## Aim
Make an exact copy of the data below, leaving out every picture.

[Entries from a dataset]
++++

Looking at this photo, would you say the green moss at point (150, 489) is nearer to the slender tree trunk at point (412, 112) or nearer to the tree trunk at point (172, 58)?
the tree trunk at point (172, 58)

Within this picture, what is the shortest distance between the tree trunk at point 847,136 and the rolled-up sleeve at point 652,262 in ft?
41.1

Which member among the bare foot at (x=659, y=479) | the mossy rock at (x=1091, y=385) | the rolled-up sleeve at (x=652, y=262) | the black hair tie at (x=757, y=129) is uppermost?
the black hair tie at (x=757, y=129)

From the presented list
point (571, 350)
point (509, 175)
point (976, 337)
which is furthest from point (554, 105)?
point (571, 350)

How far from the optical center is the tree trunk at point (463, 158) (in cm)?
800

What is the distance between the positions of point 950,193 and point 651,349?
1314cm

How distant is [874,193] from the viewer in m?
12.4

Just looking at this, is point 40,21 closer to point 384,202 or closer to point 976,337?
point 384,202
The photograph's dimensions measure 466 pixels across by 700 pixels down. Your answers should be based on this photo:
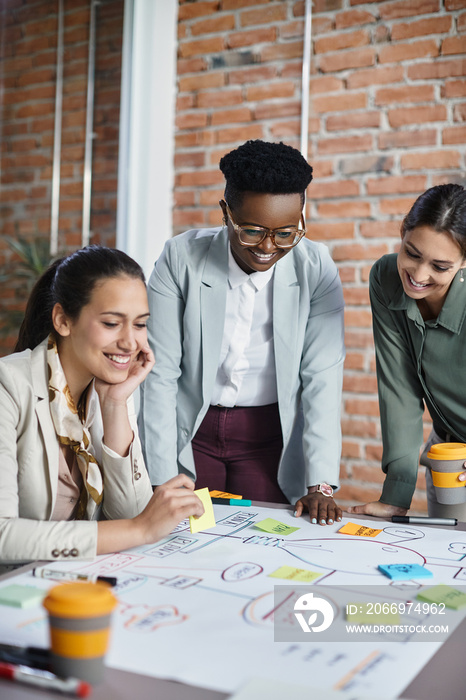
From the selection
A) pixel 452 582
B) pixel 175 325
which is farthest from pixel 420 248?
pixel 452 582

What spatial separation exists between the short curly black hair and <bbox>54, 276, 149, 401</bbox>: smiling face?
391 mm

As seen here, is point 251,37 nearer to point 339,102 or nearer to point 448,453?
point 339,102

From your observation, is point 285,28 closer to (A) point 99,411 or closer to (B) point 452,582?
(A) point 99,411

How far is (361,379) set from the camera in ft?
9.62

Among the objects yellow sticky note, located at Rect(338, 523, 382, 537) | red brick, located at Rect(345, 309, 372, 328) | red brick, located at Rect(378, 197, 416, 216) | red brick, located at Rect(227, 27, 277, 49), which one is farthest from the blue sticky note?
red brick, located at Rect(227, 27, 277, 49)

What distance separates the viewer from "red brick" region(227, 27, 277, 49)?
309cm

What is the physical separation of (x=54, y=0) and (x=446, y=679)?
10.8 ft

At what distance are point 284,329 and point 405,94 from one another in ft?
4.58

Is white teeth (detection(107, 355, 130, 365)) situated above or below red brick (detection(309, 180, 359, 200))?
below

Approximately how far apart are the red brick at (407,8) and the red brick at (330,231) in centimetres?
85

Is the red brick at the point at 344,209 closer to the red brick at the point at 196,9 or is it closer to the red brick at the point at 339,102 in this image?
the red brick at the point at 339,102

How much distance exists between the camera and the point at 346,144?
2.95 metres

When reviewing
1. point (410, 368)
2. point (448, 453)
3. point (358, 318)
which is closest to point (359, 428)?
point (358, 318)

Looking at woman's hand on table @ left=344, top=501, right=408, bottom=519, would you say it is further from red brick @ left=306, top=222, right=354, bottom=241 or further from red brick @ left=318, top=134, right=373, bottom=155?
red brick @ left=318, top=134, right=373, bottom=155
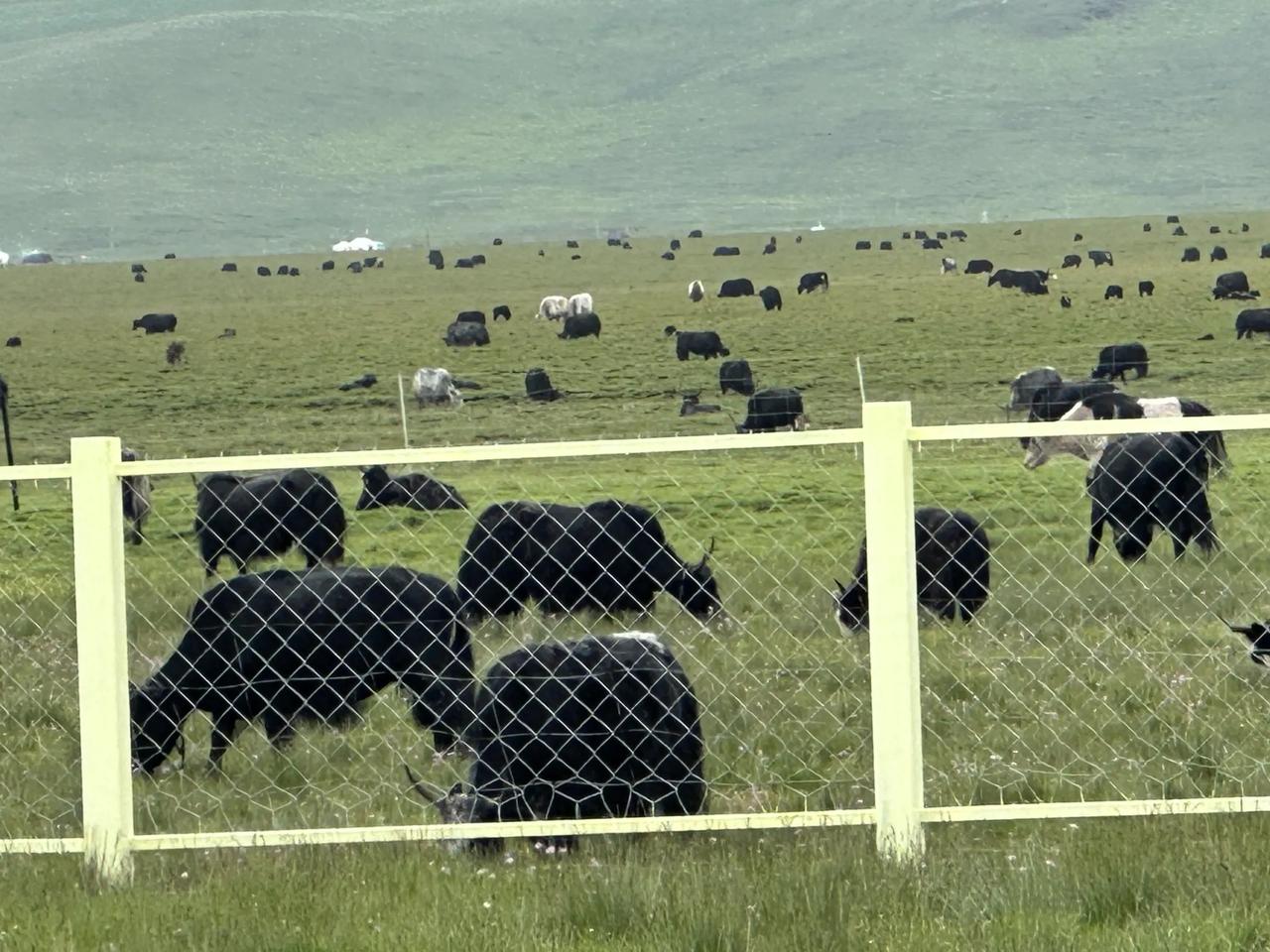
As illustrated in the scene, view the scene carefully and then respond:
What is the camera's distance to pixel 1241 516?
16.1 meters

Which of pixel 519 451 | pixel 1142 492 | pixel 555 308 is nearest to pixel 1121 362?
pixel 1142 492

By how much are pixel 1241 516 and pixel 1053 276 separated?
153 ft

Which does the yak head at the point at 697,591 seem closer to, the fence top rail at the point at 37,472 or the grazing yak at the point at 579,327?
the fence top rail at the point at 37,472

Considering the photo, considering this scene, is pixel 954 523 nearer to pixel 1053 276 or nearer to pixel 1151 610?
pixel 1151 610

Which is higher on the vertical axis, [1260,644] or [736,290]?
[736,290]

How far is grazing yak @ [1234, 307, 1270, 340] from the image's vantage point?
37469 mm

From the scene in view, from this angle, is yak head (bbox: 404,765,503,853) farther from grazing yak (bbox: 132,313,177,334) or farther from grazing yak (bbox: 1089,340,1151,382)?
grazing yak (bbox: 132,313,177,334)

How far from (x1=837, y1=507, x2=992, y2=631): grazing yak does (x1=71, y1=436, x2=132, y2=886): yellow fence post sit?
5.94 meters

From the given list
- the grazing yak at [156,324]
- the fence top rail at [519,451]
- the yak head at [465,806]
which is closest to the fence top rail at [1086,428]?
the fence top rail at [519,451]

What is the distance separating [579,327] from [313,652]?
123 feet

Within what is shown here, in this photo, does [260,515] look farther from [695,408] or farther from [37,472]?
[695,408]

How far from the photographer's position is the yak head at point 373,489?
62.6 feet

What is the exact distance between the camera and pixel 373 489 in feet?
62.9

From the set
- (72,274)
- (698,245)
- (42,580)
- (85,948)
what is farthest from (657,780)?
(698,245)
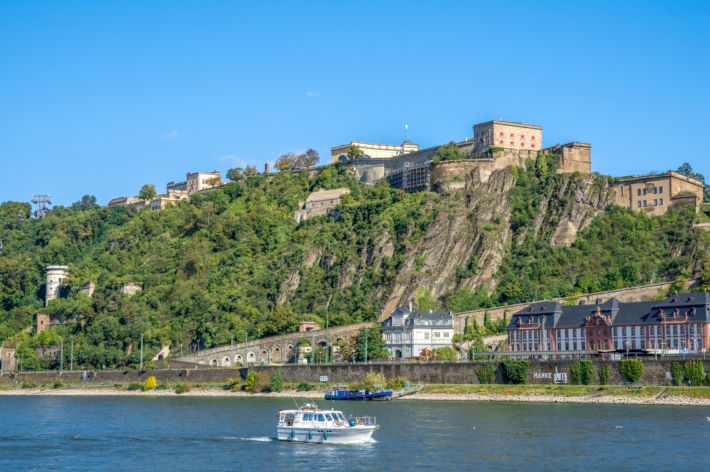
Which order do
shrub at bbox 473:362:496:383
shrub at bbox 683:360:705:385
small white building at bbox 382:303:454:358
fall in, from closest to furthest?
shrub at bbox 683:360:705:385
shrub at bbox 473:362:496:383
small white building at bbox 382:303:454:358

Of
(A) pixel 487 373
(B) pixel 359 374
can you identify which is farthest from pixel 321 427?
(B) pixel 359 374

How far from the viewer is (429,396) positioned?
87.0 meters

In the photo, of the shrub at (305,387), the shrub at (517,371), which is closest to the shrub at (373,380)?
the shrub at (305,387)

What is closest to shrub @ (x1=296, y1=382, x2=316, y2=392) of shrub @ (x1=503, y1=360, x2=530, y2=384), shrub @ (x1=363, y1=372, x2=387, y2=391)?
shrub @ (x1=363, y1=372, x2=387, y2=391)

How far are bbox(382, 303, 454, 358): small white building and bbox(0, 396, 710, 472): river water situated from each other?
2577 centimetres

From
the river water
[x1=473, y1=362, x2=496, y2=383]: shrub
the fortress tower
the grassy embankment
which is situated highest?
the fortress tower

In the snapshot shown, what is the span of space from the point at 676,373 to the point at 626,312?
16803 millimetres

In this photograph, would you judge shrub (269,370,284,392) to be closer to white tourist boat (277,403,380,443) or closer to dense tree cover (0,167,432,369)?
dense tree cover (0,167,432,369)

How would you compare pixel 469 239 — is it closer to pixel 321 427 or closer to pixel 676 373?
pixel 676 373

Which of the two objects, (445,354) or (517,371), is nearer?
(517,371)

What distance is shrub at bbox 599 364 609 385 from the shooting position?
260 ft

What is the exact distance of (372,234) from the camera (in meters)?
130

++++

## Expected answer
Looking at this photo, would you say the green moss at point (150, 489) is nearer to the slender tree trunk at point (412, 112) or nearer to the tree trunk at point (172, 58)?
the tree trunk at point (172, 58)

Within this picture, what is the shortest distance between the tree trunk at point 847,136 and the rolled-up sleeve at point 652,262 in ft?
41.1

Which member among the bare foot at (x=659, y=479) | the mossy rock at (x=1091, y=385) | the rolled-up sleeve at (x=652, y=262) | the black hair tie at (x=757, y=129) is uppermost?
the black hair tie at (x=757, y=129)

From the presented list
point (571, 350)
point (509, 175)
point (976, 337)
which is furthest from point (554, 105)?
point (571, 350)

How far from the optical center is the tree trunk at point (463, 158) (in cm)?
800

What is the distance between the positions of point 950,193 and point 651,349?
1314cm

How distant is [874,193] from the viewer in m?
12.4

Just looking at this, is point 40,21 closer to point 384,202 or closer to point 976,337?
point 384,202
The photograph's dimensions measure 466 pixels across by 700 pixels down. Your answers should be based on this photo:
From the selection
A) pixel 452 582
B) pixel 175 325
which is farthest from pixel 420 248?
pixel 452 582

What spatial separation exists between the short curly black hair and <bbox>54, 276, 149, 401</bbox>: smiling face?
391 mm

As seen here, is point 251,37 nearer to point 339,102 or nearer to point 448,453?
point 339,102

From your observation, is point 285,28 closer to (A) point 99,411 or closer to (B) point 452,582?
(A) point 99,411

How far is (361,379) set from the camera in ft?
9.62

Among the objects yellow sticky note, located at Rect(338, 523, 382, 537) | red brick, located at Rect(345, 309, 372, 328) | red brick, located at Rect(378, 197, 416, 216) | red brick, located at Rect(227, 27, 277, 49), which one is farthest from the blue sticky note?
red brick, located at Rect(227, 27, 277, 49)

What distance separates the viewer from "red brick" region(227, 27, 277, 49)?
309cm

What is the physical separation of (x=54, y=0) and (x=446, y=679)?
10.8 ft

At what distance are point 284,329 and point 405,94 from one another in ft?
4.58

Is white teeth (detection(107, 355, 130, 365)) situated above or below red brick (detection(309, 180, 359, 200))?
below

Approximately how far apart are the red brick at (407,8) and the red brick at (330,231) in centimetres?
85

Is the red brick at the point at 344,209 closer to the red brick at the point at 196,9 or is it closer to the red brick at the point at 339,102 in this image?
the red brick at the point at 339,102

How much distance exists between the camera and the point at 346,144?
2.95 metres

When reviewing
1. point (410, 368)
2. point (448, 453)
3. point (358, 318)
which is closest to point (359, 428)?
point (358, 318)

Looking at woman's hand on table @ left=344, top=501, right=408, bottom=519, would you say it is further from red brick @ left=306, top=222, right=354, bottom=241 or further from red brick @ left=318, top=134, right=373, bottom=155?
red brick @ left=318, top=134, right=373, bottom=155
As illustrated in the scene, view the scene carefully and then respond:
What is the camera's distance to pixel 1241 516?
16.1 meters

Which of pixel 519 451 | pixel 1142 492 | pixel 555 308 is nearest to pixel 1121 362?
pixel 1142 492

By how much are pixel 1241 516 and pixel 1053 276 separated?
153 ft

Which does the yak head at the point at 697,591 seem closer to, the fence top rail at the point at 37,472 or the grazing yak at the point at 579,327?
the fence top rail at the point at 37,472

Considering the photo, considering this scene, is pixel 954 523 nearer to pixel 1053 276 or nearer to pixel 1151 610?
pixel 1151 610

Which is higher on the vertical axis, [1260,644] or [736,290]?
[736,290]

How far is grazing yak @ [1234, 307, 1270, 340] from the image's vantage point?
37469 mm

From the scene in view, from this angle, is yak head (bbox: 404,765,503,853) farther from grazing yak (bbox: 132,313,177,334) or farther from grazing yak (bbox: 1089,340,1151,382)?
grazing yak (bbox: 132,313,177,334)

How far from (x1=837, y1=507, x2=992, y2=631): grazing yak does (x1=71, y1=436, x2=132, y2=886): yellow fence post sit?
5.94 meters

From the given list
- the grazing yak at [156,324]
- the fence top rail at [519,451]
- the yak head at [465,806]
which is closest to the fence top rail at [1086,428]?
the fence top rail at [519,451]

What is the distance separating [579,327] from [313,652]?
123 feet

Within what is shown here, in this photo, does [260,515] look farther from [695,408] or farther from [37,472]?
[695,408]

How far from the photographer's position is the yak head at point 373,489?
62.6 feet

What is the exact distance between the camera and pixel 373 489 in feet?
62.9

From the set
- (72,274)
- (698,245)
- (42,580)
- (85,948)
what is farthest from (657,780)?
(698,245)
Which order do
shrub at bbox 473:362:496:383
shrub at bbox 683:360:705:385
small white building at bbox 382:303:454:358
fall in, from closest to furthest?
shrub at bbox 683:360:705:385
shrub at bbox 473:362:496:383
small white building at bbox 382:303:454:358

Of
(A) pixel 487 373
(B) pixel 359 374
can you identify which is farthest from pixel 321 427?
(B) pixel 359 374

How far from the viewer is (429,396) positioned?
87.0 meters

In the photo, of the shrub at (305,387), the shrub at (517,371), which is closest to the shrub at (373,380)?
the shrub at (305,387)

What is closest to shrub @ (x1=296, y1=382, x2=316, y2=392) of shrub @ (x1=503, y1=360, x2=530, y2=384), shrub @ (x1=363, y1=372, x2=387, y2=391)?
shrub @ (x1=363, y1=372, x2=387, y2=391)

How far are bbox(382, 303, 454, 358): small white building and bbox(0, 396, 710, 472): river water situated from each other?
2577 centimetres

From
the river water
[x1=473, y1=362, x2=496, y2=383]: shrub
the fortress tower
the grassy embankment
which is situated highest?
the fortress tower

In the snapshot shown, what is the span of space from the point at 676,373 to the point at 626,312?
16803 millimetres

In this photograph, would you judge shrub (269,370,284,392) to be closer to white tourist boat (277,403,380,443) or closer to dense tree cover (0,167,432,369)?
dense tree cover (0,167,432,369)

How would you compare pixel 469 239 — is it closer to pixel 321 427 or closer to pixel 676 373?
pixel 676 373

Which of the two objects, (445,354) or (517,371), is nearer?
(517,371)

What distance is shrub at bbox 599 364 609 385 from the shooting position?
260 ft

What is the exact distance of (372,234) from the camera (in meters)?
130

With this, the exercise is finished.